Mehdad A, Campos N A, Arruda S Fernandes, Siqueira E Machado de Almeida
Azadeh Mehdad, Laboratory of Molecular biophysic, Instituto of Biology, Dep. Cellular Biology, University of Brasilia (UnB) Brazil,
J Nutr Health Aging. 2015 Oct;19(8):846-54. doi: 10.1007/s12603-015-0541-9.
Considering that phenotype related to iron overload associated with pathological conditions differs from that caused by dietary iron excess, our study set out to evaluate the impact of dietary iron restriction and dietary iron supplementation on oxidative stress and functional outcome in adult, healthy rats.
adult rats were divided into the three groups and fed diets containing 10, 35 or 350 mg/kg iron (restricted-diet, control-diet and supplemented- diet groups, respectively) for 78 days. Hematological variables, fasting blood glucose, hepatic enzyme activity and C-reactive protein levels were analyzed. Iron and glycogen concentrations in liver and skeletal muscle were determined. The extent of tissue damage caused by either dietary iron restriction or iron supplementation was accessed by measuring malondialdehyde, carbonyl, NADPH oxidase, glutathione peroxidase, glutathione reductase and glutathione-s-transferase in various tissues. The mRNA expression levels of insulin receptor, glucose transporter 4 and p53 were also determined.
Fasting blood glucose values trended toward a decrease by dietary iron restriction, moreover, hepatic glycogen content decreased with concomitant increases in skeletal muscle. In addition, dietary iron restriction resulted in a twofold increase in mRNA expression of Insr and fourfold increase in Glut4 expression in skeletal muscle. Although the dietary iron restriction did not affect body iron status, it caused hepatic low oxidative damages. However, high liver NADPH oxidase activity and increased levels of protein oxidation in muscle were observed. Chronic feeding of high iron diet induces iron overload and resulted in elevated levels of stress markers in tissues.
Dietary iron deprivation may improve insulin receptor and glucose transporter transcription in muscle; however, our results show that dietary iron restriction can prevent and/or promote oxidative damage in a tissue-specific manner, emphasizing the importance of maintaining optimal iron intake.

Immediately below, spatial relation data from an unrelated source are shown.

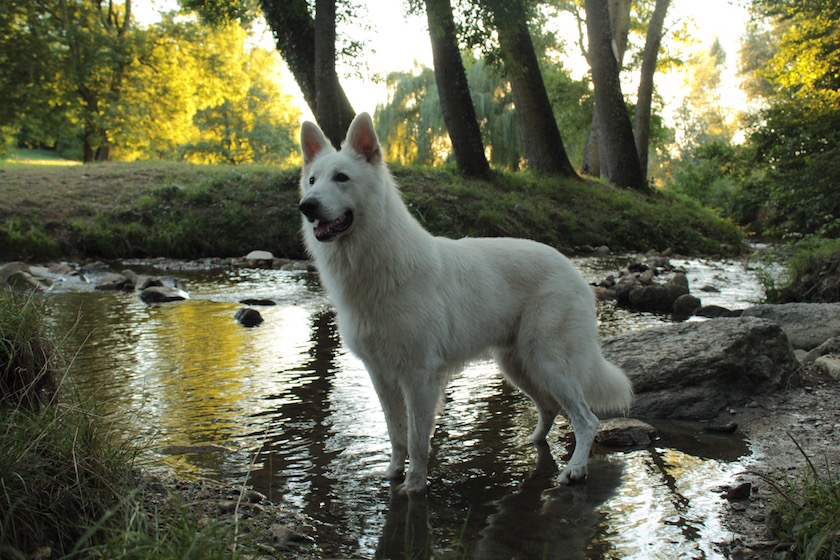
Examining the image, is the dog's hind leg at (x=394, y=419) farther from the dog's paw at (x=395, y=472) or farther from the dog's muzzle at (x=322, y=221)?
the dog's muzzle at (x=322, y=221)

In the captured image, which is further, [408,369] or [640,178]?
[640,178]

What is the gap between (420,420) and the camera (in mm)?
4223

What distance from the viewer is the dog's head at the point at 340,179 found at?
4.12 meters

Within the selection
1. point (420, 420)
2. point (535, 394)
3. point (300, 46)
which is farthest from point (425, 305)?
point (300, 46)

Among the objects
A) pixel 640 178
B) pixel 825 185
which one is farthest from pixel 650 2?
pixel 825 185

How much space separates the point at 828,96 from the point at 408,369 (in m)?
11.5

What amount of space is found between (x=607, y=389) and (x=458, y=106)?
14804 millimetres

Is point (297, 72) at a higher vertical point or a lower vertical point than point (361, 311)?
higher

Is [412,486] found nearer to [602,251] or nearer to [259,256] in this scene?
[259,256]

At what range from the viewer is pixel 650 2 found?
3509cm

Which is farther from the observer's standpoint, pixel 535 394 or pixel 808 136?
pixel 808 136

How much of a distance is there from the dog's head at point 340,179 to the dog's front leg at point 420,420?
1067mm

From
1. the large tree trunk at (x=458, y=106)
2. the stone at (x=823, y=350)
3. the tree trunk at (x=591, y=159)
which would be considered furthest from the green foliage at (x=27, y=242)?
the tree trunk at (x=591, y=159)

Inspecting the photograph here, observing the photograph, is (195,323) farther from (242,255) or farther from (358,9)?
(358,9)
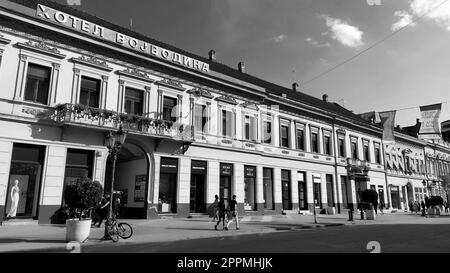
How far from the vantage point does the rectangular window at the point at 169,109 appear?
23406mm

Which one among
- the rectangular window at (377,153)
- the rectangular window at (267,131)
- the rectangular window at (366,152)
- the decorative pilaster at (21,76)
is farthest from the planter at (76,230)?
the rectangular window at (377,153)

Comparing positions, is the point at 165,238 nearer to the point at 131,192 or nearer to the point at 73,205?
the point at 73,205

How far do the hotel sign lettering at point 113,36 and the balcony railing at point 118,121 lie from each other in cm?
458

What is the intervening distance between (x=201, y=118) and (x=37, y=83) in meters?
10.9

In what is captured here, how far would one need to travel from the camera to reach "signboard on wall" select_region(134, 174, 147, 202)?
21.8 m

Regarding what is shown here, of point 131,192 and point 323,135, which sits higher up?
point 323,135

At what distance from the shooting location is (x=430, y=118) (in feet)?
79.1

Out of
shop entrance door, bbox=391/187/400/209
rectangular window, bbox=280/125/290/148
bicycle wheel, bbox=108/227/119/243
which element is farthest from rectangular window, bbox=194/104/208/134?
shop entrance door, bbox=391/187/400/209

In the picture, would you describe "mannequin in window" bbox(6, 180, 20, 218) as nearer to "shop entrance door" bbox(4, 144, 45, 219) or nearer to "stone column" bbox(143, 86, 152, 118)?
"shop entrance door" bbox(4, 144, 45, 219)

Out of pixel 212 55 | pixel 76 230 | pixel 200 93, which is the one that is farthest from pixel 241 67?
pixel 76 230

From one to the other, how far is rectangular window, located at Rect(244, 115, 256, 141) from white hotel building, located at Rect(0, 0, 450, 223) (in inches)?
3.8

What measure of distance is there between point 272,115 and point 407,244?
1978 cm
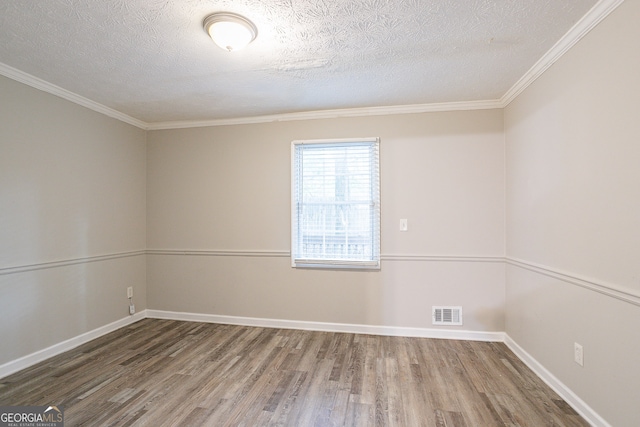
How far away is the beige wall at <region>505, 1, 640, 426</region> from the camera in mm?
1439

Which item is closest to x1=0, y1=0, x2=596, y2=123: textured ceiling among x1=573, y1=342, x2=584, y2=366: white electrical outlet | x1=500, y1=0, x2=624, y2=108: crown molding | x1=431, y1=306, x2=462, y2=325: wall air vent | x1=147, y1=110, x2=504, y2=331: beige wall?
x1=500, y1=0, x2=624, y2=108: crown molding

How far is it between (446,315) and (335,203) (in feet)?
5.51

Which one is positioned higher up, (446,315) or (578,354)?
(578,354)

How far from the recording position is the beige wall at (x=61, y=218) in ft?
7.48

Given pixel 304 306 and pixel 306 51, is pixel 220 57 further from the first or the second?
pixel 304 306

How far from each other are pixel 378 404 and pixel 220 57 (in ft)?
9.01

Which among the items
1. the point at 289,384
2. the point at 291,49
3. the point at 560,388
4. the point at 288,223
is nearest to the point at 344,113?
the point at 291,49

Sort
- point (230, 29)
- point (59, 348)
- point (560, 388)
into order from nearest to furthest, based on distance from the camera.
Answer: point (230, 29) < point (560, 388) < point (59, 348)

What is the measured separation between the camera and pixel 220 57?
210cm

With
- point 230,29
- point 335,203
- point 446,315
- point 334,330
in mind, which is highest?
point 230,29

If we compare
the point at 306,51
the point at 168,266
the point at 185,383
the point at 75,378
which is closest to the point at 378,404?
the point at 185,383

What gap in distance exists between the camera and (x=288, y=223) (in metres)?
3.26

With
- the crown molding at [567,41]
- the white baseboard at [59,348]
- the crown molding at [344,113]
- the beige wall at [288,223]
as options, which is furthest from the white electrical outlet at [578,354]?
the white baseboard at [59,348]

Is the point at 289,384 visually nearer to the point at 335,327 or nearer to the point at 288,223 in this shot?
the point at 335,327
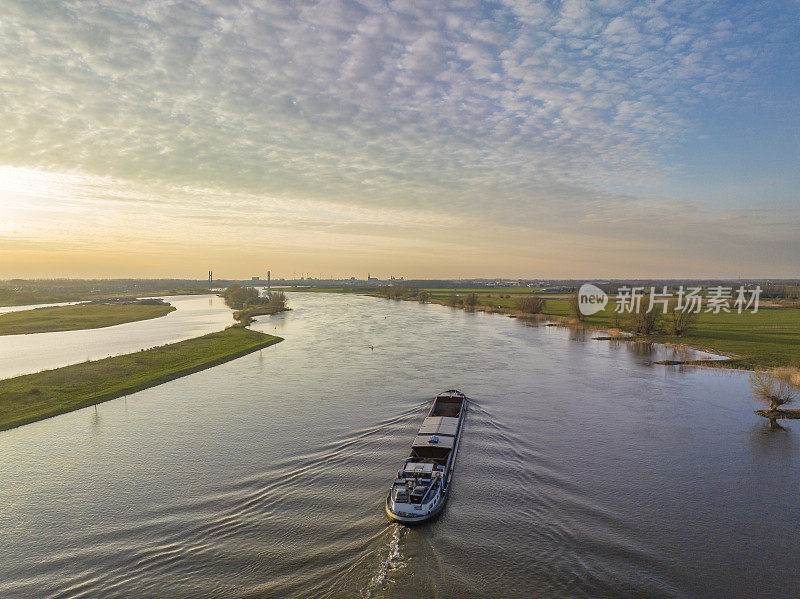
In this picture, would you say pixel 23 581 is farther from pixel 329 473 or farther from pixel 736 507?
pixel 736 507

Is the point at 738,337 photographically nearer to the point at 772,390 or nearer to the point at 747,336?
the point at 747,336

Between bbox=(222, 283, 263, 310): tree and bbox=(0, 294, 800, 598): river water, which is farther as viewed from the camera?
bbox=(222, 283, 263, 310): tree

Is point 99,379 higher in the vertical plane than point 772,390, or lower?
lower

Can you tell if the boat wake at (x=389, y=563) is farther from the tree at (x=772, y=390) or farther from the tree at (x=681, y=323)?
the tree at (x=681, y=323)

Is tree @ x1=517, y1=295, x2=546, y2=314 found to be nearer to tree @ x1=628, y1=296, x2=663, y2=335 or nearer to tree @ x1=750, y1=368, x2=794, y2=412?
tree @ x1=628, y1=296, x2=663, y2=335

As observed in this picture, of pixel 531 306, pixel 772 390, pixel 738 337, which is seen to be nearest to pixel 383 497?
pixel 772 390

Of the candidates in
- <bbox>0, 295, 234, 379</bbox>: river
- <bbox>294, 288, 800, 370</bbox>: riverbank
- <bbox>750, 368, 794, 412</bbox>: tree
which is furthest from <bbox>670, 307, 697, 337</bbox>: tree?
<bbox>0, 295, 234, 379</bbox>: river

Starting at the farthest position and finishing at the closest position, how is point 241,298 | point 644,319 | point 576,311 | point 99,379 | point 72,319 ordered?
point 241,298, point 576,311, point 72,319, point 644,319, point 99,379
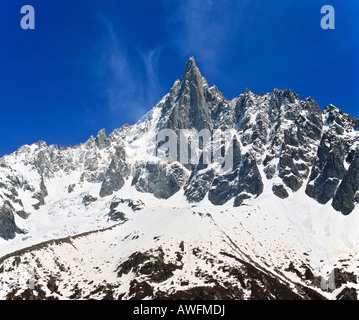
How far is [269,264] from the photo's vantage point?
491 feet

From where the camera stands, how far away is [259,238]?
6850 inches

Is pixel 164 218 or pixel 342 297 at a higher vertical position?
pixel 164 218

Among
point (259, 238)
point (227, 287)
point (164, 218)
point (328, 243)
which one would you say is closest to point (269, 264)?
point (259, 238)

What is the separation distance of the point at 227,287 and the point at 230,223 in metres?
68.1

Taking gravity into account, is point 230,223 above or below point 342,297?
above

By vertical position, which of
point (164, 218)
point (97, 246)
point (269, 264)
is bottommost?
point (269, 264)
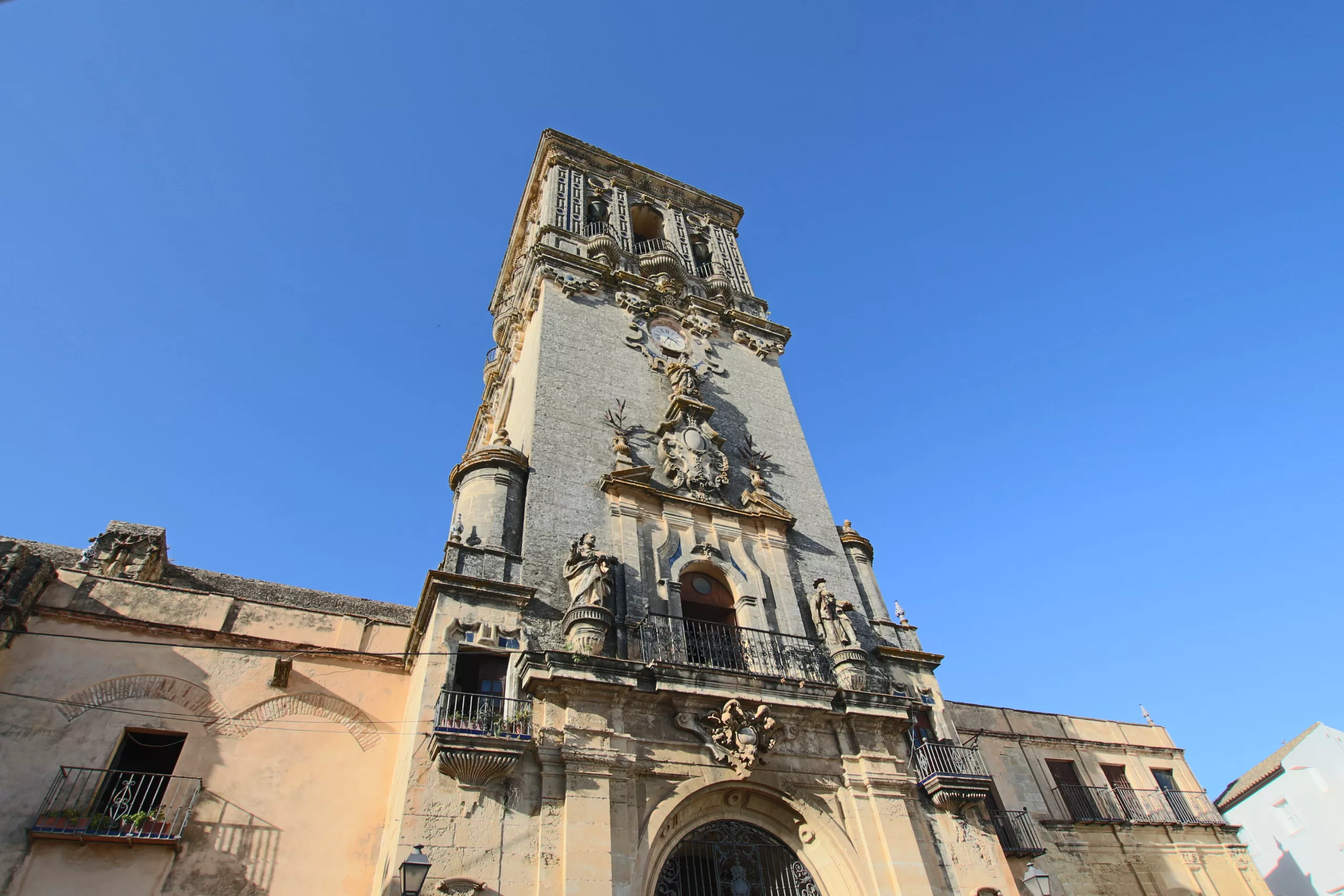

鉴于与病理状况相关的铁过载表型不同于饮食中铁过量所致的表型,我们的研究旨在评估饮食中铁限制和铁补充对成年健康大鼠氧化应激和功能结局的影响。
将成年大鼠分为三组,分别给予含铁量为10、35或350mg/kg的饮食(分别为限制饮食组、对照饮食组和补充饮食组),持续78天。分析血液学变量、空腹血糖、肝酶活性和C反应蛋白水平。测定肝脏和骨骼肌中的铁和糖原浓度。通过测量各种组织中的丙二醛、羰基、NADPH氧化酶、谷胱甘肽过氧化物酶、谷胱甘肽还原酶和谷胱甘肽 - S - 转移酶,评估饮食中铁限制或铁补充所造成的组织损伤程度。还测定了胰岛素受体、葡萄糖转运蛋白4和p53的mRNA表达水平。
饮食中铁限制使空腹血糖值呈下降趋势,此外,肝脏糖原含量降低,同时骨骼肌糖原含量增加。此外,饮食中铁限制导致骨骼肌中Insr的mRNA表达增加两倍,Glut4表达增加四倍。虽然饮食中铁限制不影响机体铁状态,但会导致肝脏低氧化损伤。然而,观察到肝脏NADPH氧化酶活性高以及肌肉中蛋白质氧化水平升高。长期喂食高铁饮食会导致铁过载,并导致组织中应激标志物水平升高。
饮食中铁缺乏可能改善肌肉中胰岛素受体和葡萄糖转运蛋白的转录;然而,我们的结果表明,饮食中铁限制可以以组织特异性方式预防和/或促进氧化损伤,强调了维持最佳铁摄入量的重要性。